とこちゃんのひとりごと

空のお話・少林寺拳法・家族・思ったことを綴る日記です。 仕事関係のことはプライベートモードにしています。 PASSWORDを知りたい方はprofileにあるアドレスにメールしてください。

2013年01月

体罰論議

大阪市立桜宮高校でバスケ部の顧問の体罰を苦にして高校2年生が自殺するという事件から、体罰に関する論議が盛んになっています。マスコミの論調は「執拗な体罰はけしからん」「長年の蓄積と実績があるために周りが口出しできない環境でエスカレートした」というようなもので、顧問の教師を犯罪者のように扱っています。

橋下市長が以前からの持論であった体罰容認論を撤回し、体罰厳禁を表明して対策に乗り出し話題になりましたが、方針転換するに至ったきっかけは桑田真澄氏のインタビュー記事らしいです。確かに選手としての実績があり、指導者としても優れた資質を持つ桑田氏の言葉は説得力があります。(http://www3.nhk.or.jp/news/web_tokushu/0111.html) 体罰で人を育てるというのは前時代的、かつ安易で矛盾した指導法であり、指導者の勉強不足と言わざるを得ないという意見は頷けます。確かに暴力を使わなくても指導はできると思います。それは家庭のしつけでも学校教育でもプロレベルのスポーツでも仕事でも同じだと僕も思います。
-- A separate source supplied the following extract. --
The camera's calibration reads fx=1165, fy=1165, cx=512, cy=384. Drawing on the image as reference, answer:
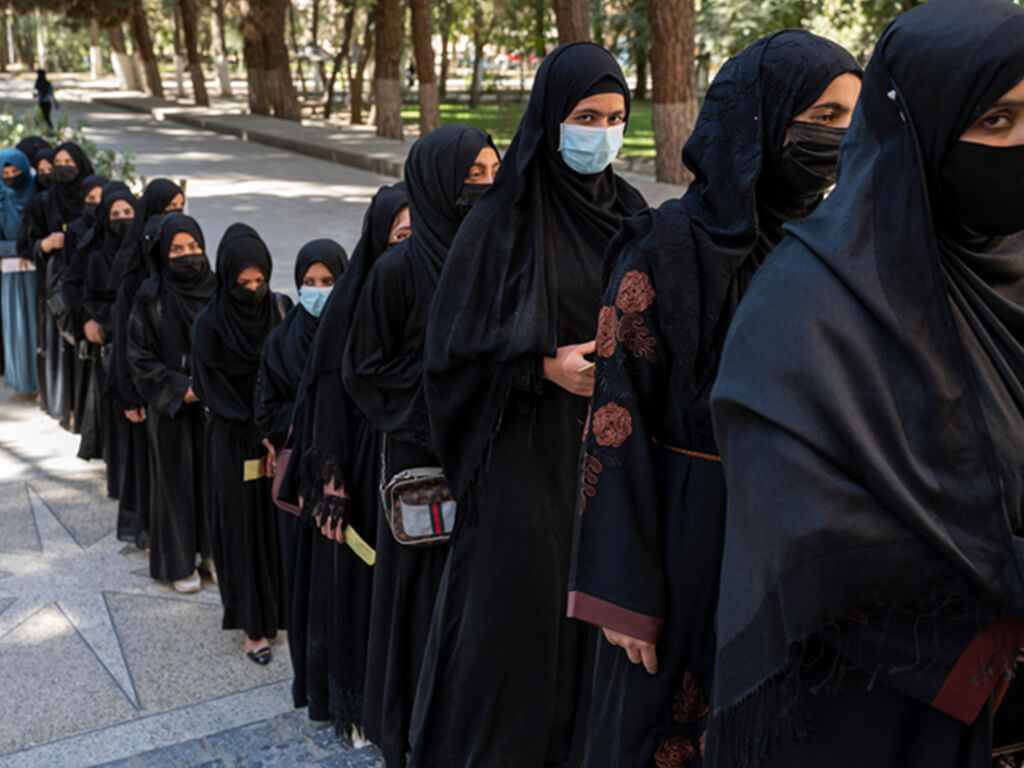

自分の経験から言うと学生時代、フライトの訓練の場では僕らの時代は普通に体罰がありました。担当された教官の運が良かったので僕が直接体罰を受けた回数は極めて少なかったですが、同期や後輩の中には平手打ちやゲンコツは普通に、クリップボードの角で叩かれたり、操縦してる横から正拳突きを食らったりしてる人もいました。時には鼻血を出したりあざができる人もいたぐらいです。でも当時はそれが普通だったし、人の命を預かる仕事をするための訓練であり、訓練飛行自体も命がかかっているのだから、学生が犯したミスに対して教官から制裁されるのは当然だとほとんどの学生が思っていました。 会社に入ってからの訓練の教官は優しく、体罰など全くあり得ないような雰囲気での訓練だったので最初は少し拍子抜けし、その後すごく楽に訓練できることに驚いたものでした。もちろん、訓練効果は体罰があった時よりも効果的であったと思います。初期の訓練における体罰は「しつけ」的な要素が強かったと思いますが、仮に「しつけ」であるとしても体罰によるしつけは恐怖による支配なので、自分で学ぶ姿勢は育たず、逆にトラウマや恐怖心を残し、自立したPILOTを育てる真の教育にはならないと感じました。安易に暴力に頼ることなく、言葉や教育手法によって人を育てる指導者の指導能力を高めることが必要なのだろうと思います。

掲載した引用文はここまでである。